Goal: Output the items starting with the line containing "Which element in" and going on through the end of the items as a two-column CSV with the headers item_text and answer, one row per item. Wrap each field in double quotes and replace any line breaks inside a field with spaces.

Records supplied:

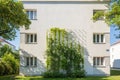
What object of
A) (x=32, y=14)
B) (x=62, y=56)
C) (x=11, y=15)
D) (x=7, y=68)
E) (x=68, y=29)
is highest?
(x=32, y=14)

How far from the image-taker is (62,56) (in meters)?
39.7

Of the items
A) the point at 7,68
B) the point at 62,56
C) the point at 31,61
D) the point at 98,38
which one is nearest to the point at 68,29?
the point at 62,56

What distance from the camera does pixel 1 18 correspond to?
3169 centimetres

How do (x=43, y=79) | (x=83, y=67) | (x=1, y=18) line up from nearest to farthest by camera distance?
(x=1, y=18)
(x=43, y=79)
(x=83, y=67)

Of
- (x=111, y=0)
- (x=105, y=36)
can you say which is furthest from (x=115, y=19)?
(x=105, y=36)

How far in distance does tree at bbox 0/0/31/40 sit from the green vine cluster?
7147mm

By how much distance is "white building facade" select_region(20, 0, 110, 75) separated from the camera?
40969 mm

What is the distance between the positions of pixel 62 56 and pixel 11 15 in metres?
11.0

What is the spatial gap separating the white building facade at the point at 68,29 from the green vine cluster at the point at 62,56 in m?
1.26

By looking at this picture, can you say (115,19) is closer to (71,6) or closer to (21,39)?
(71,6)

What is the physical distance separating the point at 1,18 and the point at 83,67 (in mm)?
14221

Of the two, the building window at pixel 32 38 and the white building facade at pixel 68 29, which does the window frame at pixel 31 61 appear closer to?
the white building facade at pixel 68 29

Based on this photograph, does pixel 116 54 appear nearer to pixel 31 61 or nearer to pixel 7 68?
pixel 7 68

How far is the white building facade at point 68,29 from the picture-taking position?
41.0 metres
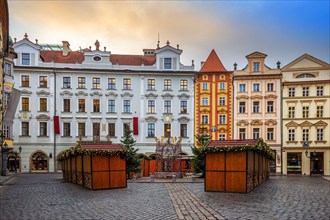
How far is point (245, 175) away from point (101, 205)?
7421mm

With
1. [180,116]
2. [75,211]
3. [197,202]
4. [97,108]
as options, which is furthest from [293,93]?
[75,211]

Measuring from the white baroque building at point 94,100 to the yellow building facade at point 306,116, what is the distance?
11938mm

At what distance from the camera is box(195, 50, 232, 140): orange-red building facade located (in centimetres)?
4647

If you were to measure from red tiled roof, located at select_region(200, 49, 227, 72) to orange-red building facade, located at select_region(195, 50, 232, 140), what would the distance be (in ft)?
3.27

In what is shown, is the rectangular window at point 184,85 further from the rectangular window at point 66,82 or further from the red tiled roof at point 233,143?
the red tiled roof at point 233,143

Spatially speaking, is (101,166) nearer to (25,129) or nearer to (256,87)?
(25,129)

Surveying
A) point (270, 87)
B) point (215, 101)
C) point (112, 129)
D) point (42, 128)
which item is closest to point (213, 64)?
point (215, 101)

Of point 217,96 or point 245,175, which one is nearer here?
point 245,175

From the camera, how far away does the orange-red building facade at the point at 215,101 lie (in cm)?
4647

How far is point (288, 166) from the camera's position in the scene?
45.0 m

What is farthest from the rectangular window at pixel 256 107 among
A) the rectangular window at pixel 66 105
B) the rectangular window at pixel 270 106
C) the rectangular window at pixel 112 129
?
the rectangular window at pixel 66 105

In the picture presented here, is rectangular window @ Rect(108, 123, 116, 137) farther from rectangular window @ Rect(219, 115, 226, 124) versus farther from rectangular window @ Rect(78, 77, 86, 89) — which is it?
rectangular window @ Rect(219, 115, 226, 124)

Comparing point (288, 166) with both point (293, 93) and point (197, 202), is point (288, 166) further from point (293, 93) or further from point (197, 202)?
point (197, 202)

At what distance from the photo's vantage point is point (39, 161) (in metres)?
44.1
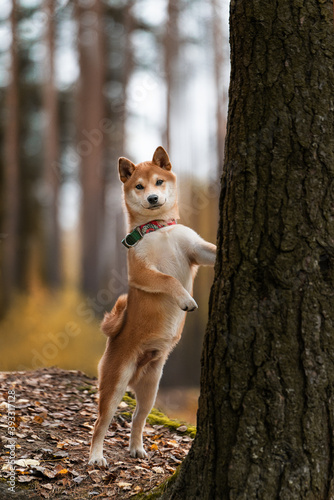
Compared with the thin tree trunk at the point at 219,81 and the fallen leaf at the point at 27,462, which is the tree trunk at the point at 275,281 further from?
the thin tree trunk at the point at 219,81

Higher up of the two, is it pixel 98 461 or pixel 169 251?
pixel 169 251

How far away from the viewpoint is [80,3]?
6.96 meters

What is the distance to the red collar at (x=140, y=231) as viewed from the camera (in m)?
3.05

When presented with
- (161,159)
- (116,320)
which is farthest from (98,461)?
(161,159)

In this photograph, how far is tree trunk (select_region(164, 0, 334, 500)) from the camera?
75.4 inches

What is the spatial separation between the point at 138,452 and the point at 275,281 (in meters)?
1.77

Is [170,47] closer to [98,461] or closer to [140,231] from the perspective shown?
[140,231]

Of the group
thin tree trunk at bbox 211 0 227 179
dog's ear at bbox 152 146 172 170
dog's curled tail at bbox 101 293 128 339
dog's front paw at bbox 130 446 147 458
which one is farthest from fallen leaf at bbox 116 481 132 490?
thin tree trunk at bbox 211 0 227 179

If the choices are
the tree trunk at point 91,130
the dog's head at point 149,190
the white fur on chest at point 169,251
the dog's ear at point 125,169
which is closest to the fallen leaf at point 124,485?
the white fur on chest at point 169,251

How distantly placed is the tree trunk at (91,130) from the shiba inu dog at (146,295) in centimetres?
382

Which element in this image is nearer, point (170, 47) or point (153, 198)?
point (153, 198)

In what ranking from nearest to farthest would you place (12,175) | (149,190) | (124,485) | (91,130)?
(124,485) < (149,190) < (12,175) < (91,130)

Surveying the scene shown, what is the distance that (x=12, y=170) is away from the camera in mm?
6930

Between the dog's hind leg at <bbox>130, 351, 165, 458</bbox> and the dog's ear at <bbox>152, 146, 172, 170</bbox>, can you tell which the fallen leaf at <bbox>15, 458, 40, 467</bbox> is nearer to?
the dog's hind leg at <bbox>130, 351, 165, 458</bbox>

Response for this exercise:
item_text,answer
"Which element in this image is nearer, point (170, 47) or point (153, 198)?","point (153, 198)"
"In what ranking from nearest to farthest would you place (12,175) | (149,190) | (124,485) | (91,130)?","(124,485) < (149,190) < (12,175) < (91,130)"
"Surveying the scene shown, what is the distance that (x=12, y=170) is away from the camera in mm?","6930"
"Between the dog's hind leg at <bbox>130, 351, 165, 458</bbox> and the dog's ear at <bbox>152, 146, 172, 170</bbox>, can you tell which the fallen leaf at <bbox>15, 458, 40, 467</bbox> is nearer to?","the dog's hind leg at <bbox>130, 351, 165, 458</bbox>"